==== RECORDS SHOWN

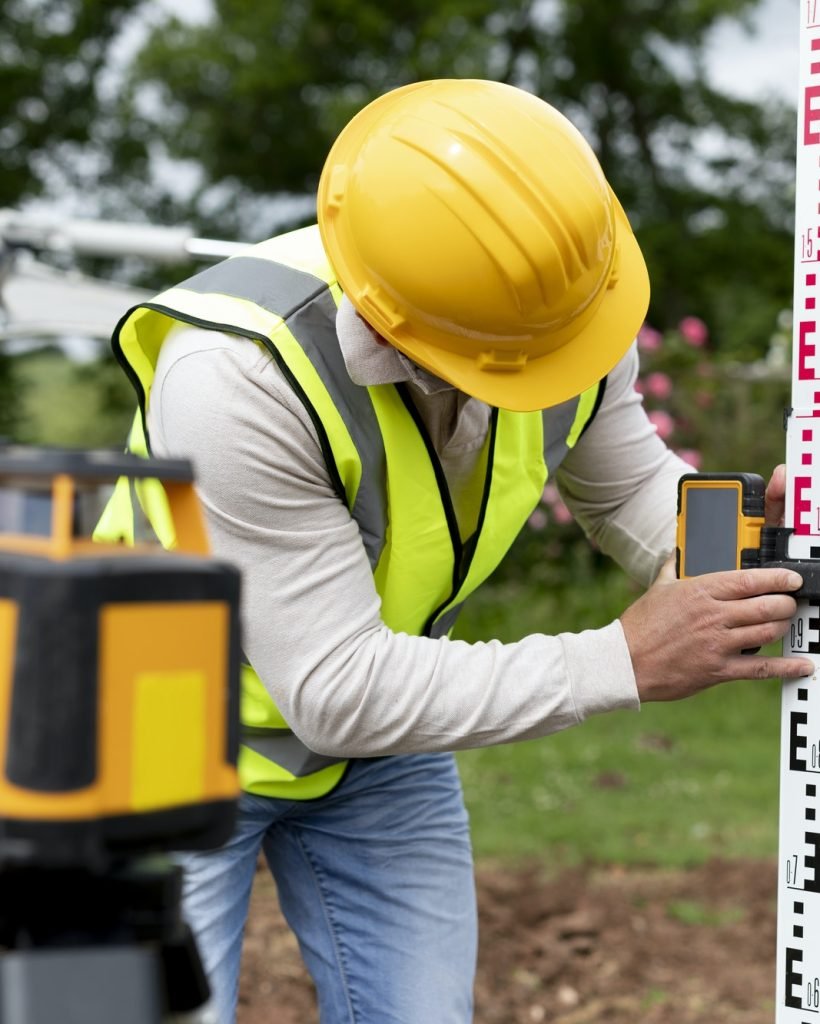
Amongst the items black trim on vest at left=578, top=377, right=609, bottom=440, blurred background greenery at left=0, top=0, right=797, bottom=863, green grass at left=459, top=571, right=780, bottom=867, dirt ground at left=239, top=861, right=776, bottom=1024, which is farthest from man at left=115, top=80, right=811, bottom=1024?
blurred background greenery at left=0, top=0, right=797, bottom=863

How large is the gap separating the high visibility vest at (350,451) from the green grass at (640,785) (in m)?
2.65

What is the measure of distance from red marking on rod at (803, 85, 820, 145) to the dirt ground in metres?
2.57

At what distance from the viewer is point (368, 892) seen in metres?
2.31

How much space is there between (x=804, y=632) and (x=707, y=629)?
0.66 ft

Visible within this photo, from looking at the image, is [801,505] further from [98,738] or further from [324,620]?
[98,738]

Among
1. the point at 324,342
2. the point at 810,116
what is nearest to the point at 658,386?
the point at 810,116

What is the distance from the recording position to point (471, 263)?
1.75 m

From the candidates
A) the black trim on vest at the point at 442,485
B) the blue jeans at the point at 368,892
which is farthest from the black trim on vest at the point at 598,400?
the blue jeans at the point at 368,892

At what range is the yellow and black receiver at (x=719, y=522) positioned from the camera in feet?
6.17

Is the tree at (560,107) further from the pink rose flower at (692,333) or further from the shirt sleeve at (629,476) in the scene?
the shirt sleeve at (629,476)

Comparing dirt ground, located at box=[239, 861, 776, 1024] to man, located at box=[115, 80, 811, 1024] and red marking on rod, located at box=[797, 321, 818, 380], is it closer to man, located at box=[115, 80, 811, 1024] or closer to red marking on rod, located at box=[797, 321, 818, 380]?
man, located at box=[115, 80, 811, 1024]

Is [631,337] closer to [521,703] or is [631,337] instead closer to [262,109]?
[521,703]

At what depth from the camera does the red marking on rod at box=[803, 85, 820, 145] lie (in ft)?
6.25

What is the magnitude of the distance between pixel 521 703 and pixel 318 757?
475 millimetres
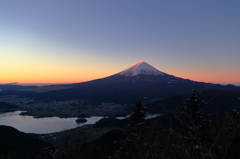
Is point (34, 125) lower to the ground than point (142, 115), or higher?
lower

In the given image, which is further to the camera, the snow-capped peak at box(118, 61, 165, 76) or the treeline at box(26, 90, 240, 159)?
the snow-capped peak at box(118, 61, 165, 76)

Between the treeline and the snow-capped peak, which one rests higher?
the snow-capped peak

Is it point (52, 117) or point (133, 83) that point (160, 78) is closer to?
point (133, 83)

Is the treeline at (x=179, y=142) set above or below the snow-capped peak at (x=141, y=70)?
below

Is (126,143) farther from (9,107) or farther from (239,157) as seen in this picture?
(9,107)

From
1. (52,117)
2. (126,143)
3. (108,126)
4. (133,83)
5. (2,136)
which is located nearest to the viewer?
(126,143)

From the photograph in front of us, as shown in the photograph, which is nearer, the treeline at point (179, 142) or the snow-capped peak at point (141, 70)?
the treeline at point (179, 142)

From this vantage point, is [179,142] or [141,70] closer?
[179,142]

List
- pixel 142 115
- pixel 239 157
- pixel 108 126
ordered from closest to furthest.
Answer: pixel 239 157, pixel 142 115, pixel 108 126

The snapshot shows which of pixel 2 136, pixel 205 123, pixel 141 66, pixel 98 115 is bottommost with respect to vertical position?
pixel 98 115

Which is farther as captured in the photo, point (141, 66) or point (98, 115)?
point (141, 66)

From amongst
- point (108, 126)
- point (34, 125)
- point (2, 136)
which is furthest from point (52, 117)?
point (2, 136)
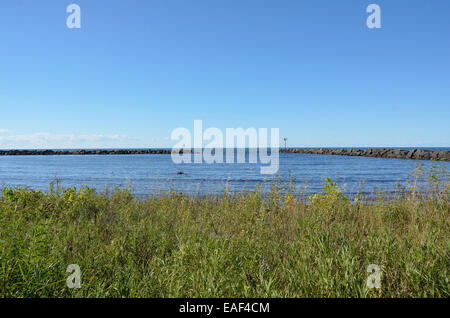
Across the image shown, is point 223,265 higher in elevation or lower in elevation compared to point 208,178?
higher

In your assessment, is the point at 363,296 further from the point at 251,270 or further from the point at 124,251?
the point at 124,251

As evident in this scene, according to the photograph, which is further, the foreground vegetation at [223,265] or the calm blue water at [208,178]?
the calm blue water at [208,178]

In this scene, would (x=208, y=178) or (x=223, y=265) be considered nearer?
(x=223, y=265)

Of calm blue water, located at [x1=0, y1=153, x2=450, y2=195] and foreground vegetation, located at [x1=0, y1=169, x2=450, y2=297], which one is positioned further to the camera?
calm blue water, located at [x1=0, y1=153, x2=450, y2=195]

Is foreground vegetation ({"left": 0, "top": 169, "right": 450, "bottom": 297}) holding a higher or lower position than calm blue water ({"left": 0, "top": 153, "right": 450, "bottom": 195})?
higher

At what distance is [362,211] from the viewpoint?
7.17 metres

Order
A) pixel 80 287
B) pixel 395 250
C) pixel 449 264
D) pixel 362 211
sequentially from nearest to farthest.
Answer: pixel 80 287 → pixel 449 264 → pixel 395 250 → pixel 362 211

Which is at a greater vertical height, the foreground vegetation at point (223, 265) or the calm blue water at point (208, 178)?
the foreground vegetation at point (223, 265)

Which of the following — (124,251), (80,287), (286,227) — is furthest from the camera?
(286,227)

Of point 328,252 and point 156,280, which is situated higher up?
point 328,252
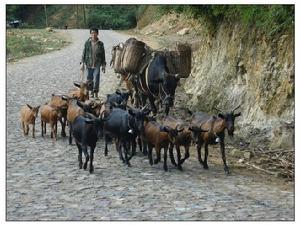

========

## WHAT YOU NEED TO DO
Please copy out all of the lines above word for word, leaving out the pictures.

## TASK SOLUTION
Amongst the items black trim on vest at left=578, top=377, right=609, bottom=440, blurred background greenery at left=0, top=0, right=797, bottom=863, green grass at left=459, top=571, right=780, bottom=867, dirt ground at left=239, top=861, right=776, bottom=1024, which is farthest from man at left=115, top=80, right=811, bottom=1024?
blurred background greenery at left=0, top=0, right=797, bottom=863

How large is the gap separating the high visibility vest at (350,451) from the green grass at (640,785) (in m)?
2.65

What is the measure of distance from red marking on rod at (803, 85, 820, 145) to the dirt ground in metres?
2.57

At what distance from the viewer is point (368, 892) seen in metres?
2.31

How much space is there between (x=804, y=632) and (x=707, y=629)?
0.66 ft

Visible within this photo, from looking at the image, is [801,505] further from [98,738] or further from [324,620]?
[98,738]

Among
1. the point at 324,342
2. the point at 810,116
what is nearest to the point at 658,386?
the point at 810,116

What is the distance from the recording position to point (471, 263)?
1.75 m

From the candidates
A) the black trim on vest at the point at 442,485
B) the blue jeans at the point at 368,892
which is farthest from the black trim on vest at the point at 598,400?
the blue jeans at the point at 368,892

At what range is the yellow and black receiver at (x=719, y=522) positioned from the camera in feet?
6.17

Is the tree at (560,107) further from the pink rose flower at (692,333) or further from the shirt sleeve at (629,476) in the scene?
the shirt sleeve at (629,476)

Comparing dirt ground, located at box=[239, 861, 776, 1024] to man, located at box=[115, 80, 811, 1024] and red marking on rod, located at box=[797, 321, 818, 380], is it closer to man, located at box=[115, 80, 811, 1024] or closer to red marking on rod, located at box=[797, 321, 818, 380]?
man, located at box=[115, 80, 811, 1024]

Is [631,337] closer to [521,703] or is [631,337] instead closer to [262,109]?
[521,703]

At what depth from the camera does the red marking on rod at box=[803, 85, 820, 145] lie (in ft)?
6.25

What is the magnitude of the distance between pixel 521 703 and pixel 318 757?
475 millimetres
Is point (34, 125) lower to the ground than point (142, 115), or higher?
lower

In the given image, which is further to the camera, the snow-capped peak at box(118, 61, 165, 76) or the treeline at box(26, 90, 240, 159)?
the snow-capped peak at box(118, 61, 165, 76)

Between the treeline and the snow-capped peak, which one rests higher?
the snow-capped peak

Is it point (52, 117) or point (133, 83) that point (160, 78) is closer to?
point (133, 83)

Is the treeline at (x=179, y=142) set above or below the snow-capped peak at (x=141, y=70)?
below

Is (126,143) farther from (9,107) or farther from (239,157) as seen in this picture?
(9,107)

From
1. (52,117)
2. (126,143)
3. (108,126)
4. (133,83)
5. (2,136)
which is located nearest to the viewer?
(126,143)

From the photograph in front of us, as shown in the photograph, which is nearer, the treeline at point (179, 142) or the snow-capped peak at point (141, 70)?
the treeline at point (179, 142)

From this vantage point, is [179,142] or [141,70] closer?
[179,142]

List
- pixel 142 115
- pixel 239 157
- pixel 108 126
ordered from closest to furthest.
Answer: pixel 239 157, pixel 142 115, pixel 108 126

The snapshot shows which of pixel 2 136, pixel 205 123, pixel 141 66, pixel 98 115 is bottommost with respect to vertical position?
pixel 98 115

Which is farther as captured in the photo, point (141, 66) or point (98, 115)?
point (141, 66)

From amongst
- point (108, 126)
- point (34, 125)
- point (2, 136)
which is furthest from point (52, 117)?
point (2, 136)
Across the image shown, is point 223,265 higher in elevation or lower in elevation compared to point 208,178?
higher

In your assessment, is the point at 363,296 further from the point at 251,270 or further from the point at 124,251?
the point at 124,251

As evident in this scene, according to the photograph, which is further, the foreground vegetation at [223,265] or the calm blue water at [208,178]?
the calm blue water at [208,178]

In this scene, would (x=208, y=178) or (x=223, y=265) be considered nearer?
(x=223, y=265)

Of calm blue water, located at [x1=0, y1=153, x2=450, y2=195] and foreground vegetation, located at [x1=0, y1=169, x2=450, y2=297], which one is positioned further to the camera?
calm blue water, located at [x1=0, y1=153, x2=450, y2=195]

Is foreground vegetation ({"left": 0, "top": 169, "right": 450, "bottom": 297}) holding a higher or lower position than calm blue water ({"left": 0, "top": 153, "right": 450, "bottom": 195})?
higher

At what distance is [362,211] from the viewpoint?
7.17 metres

Order
A) pixel 80 287
B) pixel 395 250
C) pixel 449 264
D) pixel 362 211
sequentially from nearest to farthest.
Answer: pixel 80 287 → pixel 449 264 → pixel 395 250 → pixel 362 211

Which is at a greater vertical height, the foreground vegetation at point (223, 265) or the calm blue water at point (208, 178)?
the foreground vegetation at point (223, 265)

Which of the following — (124,251), (80,287), (286,227) — is furthest from the camera?
(286,227)

Of point 328,252 and point 156,280, which is situated higher up?
point 328,252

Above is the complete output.